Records
========================================

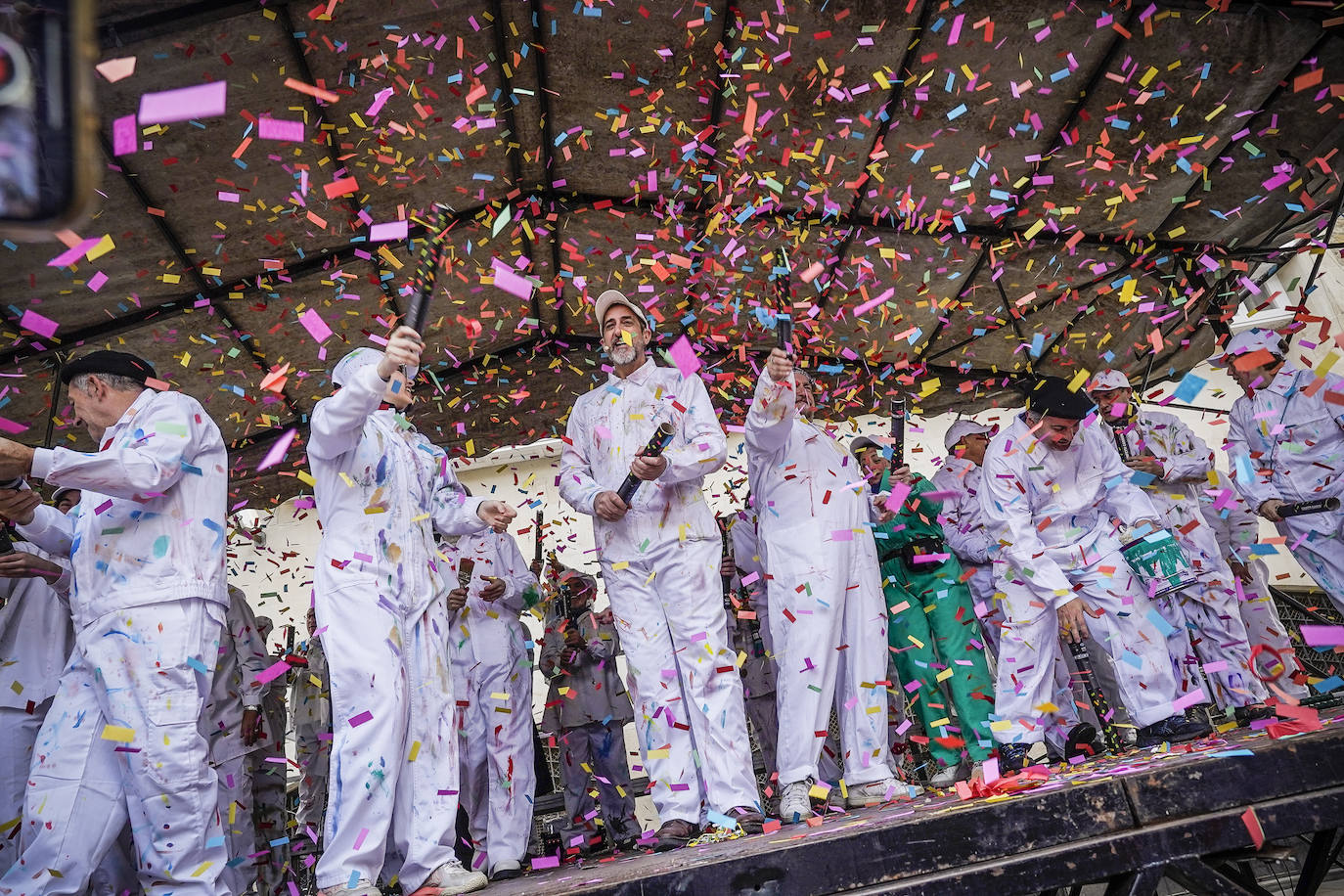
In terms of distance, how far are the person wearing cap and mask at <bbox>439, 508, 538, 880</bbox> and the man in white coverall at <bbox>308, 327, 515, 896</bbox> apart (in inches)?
73.2

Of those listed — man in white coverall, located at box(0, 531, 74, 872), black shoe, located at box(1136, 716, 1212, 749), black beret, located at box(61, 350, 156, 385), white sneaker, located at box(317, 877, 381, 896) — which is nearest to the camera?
white sneaker, located at box(317, 877, 381, 896)

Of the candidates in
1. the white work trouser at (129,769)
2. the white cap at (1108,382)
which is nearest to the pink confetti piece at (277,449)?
the white work trouser at (129,769)

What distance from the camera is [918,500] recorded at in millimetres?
5902

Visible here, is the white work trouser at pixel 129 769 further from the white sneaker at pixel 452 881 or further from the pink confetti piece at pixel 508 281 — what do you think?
the pink confetti piece at pixel 508 281

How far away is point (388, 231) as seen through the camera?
23.0 ft

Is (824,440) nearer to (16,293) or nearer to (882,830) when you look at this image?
(882,830)

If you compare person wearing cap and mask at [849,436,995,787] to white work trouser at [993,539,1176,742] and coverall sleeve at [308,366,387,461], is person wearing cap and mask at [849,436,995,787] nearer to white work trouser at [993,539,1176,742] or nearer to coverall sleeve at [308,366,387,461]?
white work trouser at [993,539,1176,742]

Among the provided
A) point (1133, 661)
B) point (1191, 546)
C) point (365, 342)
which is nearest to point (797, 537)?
point (1133, 661)

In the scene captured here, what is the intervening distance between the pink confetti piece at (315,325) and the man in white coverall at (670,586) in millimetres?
4204

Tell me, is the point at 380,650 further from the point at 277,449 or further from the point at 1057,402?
the point at 1057,402

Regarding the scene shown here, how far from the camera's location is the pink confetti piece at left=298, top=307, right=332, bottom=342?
7.61 m

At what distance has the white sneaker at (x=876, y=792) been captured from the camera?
3850mm

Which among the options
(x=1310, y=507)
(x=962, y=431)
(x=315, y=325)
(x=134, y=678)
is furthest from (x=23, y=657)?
(x=1310, y=507)

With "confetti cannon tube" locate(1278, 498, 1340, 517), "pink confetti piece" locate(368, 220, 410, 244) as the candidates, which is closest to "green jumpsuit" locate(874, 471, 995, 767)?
"confetti cannon tube" locate(1278, 498, 1340, 517)
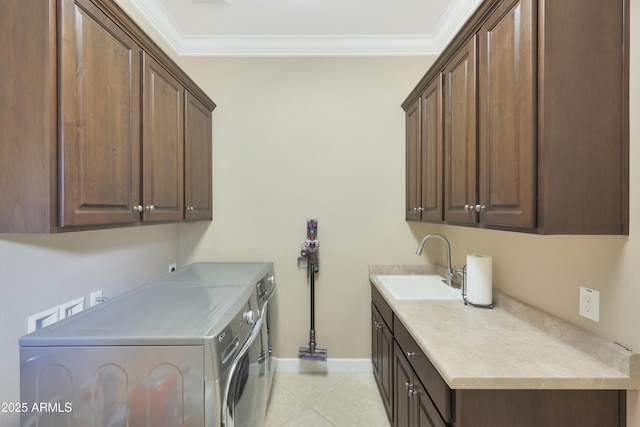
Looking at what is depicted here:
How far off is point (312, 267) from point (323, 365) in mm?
890

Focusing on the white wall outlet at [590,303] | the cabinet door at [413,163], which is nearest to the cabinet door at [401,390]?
the white wall outlet at [590,303]

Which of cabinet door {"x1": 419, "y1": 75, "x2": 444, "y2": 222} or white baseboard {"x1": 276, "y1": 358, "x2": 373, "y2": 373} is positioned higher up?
cabinet door {"x1": 419, "y1": 75, "x2": 444, "y2": 222}

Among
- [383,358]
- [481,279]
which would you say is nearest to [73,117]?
[481,279]

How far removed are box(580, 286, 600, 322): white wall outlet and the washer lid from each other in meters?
1.41

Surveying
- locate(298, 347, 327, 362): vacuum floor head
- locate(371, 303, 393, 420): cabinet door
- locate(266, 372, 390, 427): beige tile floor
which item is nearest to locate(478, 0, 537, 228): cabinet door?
locate(371, 303, 393, 420): cabinet door

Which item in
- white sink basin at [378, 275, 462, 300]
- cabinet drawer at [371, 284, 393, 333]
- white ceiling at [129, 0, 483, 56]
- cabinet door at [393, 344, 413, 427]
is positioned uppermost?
white ceiling at [129, 0, 483, 56]

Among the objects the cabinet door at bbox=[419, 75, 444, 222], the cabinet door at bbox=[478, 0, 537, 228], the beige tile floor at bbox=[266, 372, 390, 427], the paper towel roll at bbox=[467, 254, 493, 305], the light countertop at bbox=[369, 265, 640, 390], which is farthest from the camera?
the beige tile floor at bbox=[266, 372, 390, 427]

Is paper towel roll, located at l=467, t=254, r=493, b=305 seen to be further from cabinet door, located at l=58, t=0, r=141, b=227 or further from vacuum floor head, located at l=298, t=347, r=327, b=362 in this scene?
cabinet door, located at l=58, t=0, r=141, b=227

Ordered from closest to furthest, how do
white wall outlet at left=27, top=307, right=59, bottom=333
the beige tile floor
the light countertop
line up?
the light countertop
white wall outlet at left=27, top=307, right=59, bottom=333
the beige tile floor

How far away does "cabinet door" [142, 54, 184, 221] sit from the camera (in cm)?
148

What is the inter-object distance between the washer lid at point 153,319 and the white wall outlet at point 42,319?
0.43ft

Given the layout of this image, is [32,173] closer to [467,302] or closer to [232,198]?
[232,198]

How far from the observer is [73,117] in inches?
39.7

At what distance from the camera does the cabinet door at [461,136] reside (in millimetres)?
1350
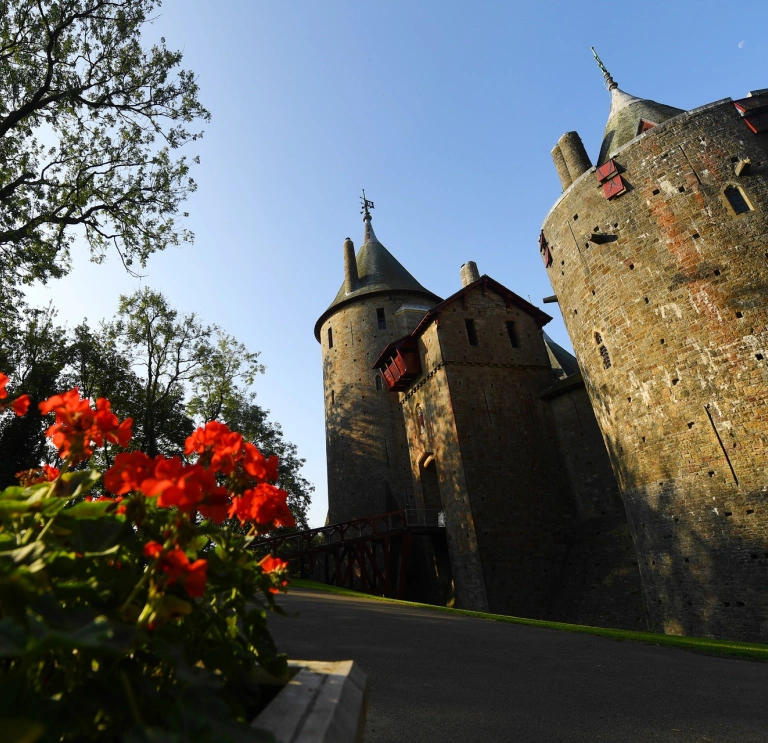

========================================

EXERCISE INSTRUCTIONS:
Edit the items from the line with "Given the layout" through the end of the items, swapping "observer" for "viewer" and leaving everything else unchanged. Omit the pictures from your answer.

TASK RESULT:
Given the layout of this image, is [32,173] closer to [467,302] or closer to [232,198]?
[232,198]

How far from the viewer is [73,117] in inches?
39.7

At what distance from the camera does the cabinet door at [461,136] reside (in millimetres)?
1350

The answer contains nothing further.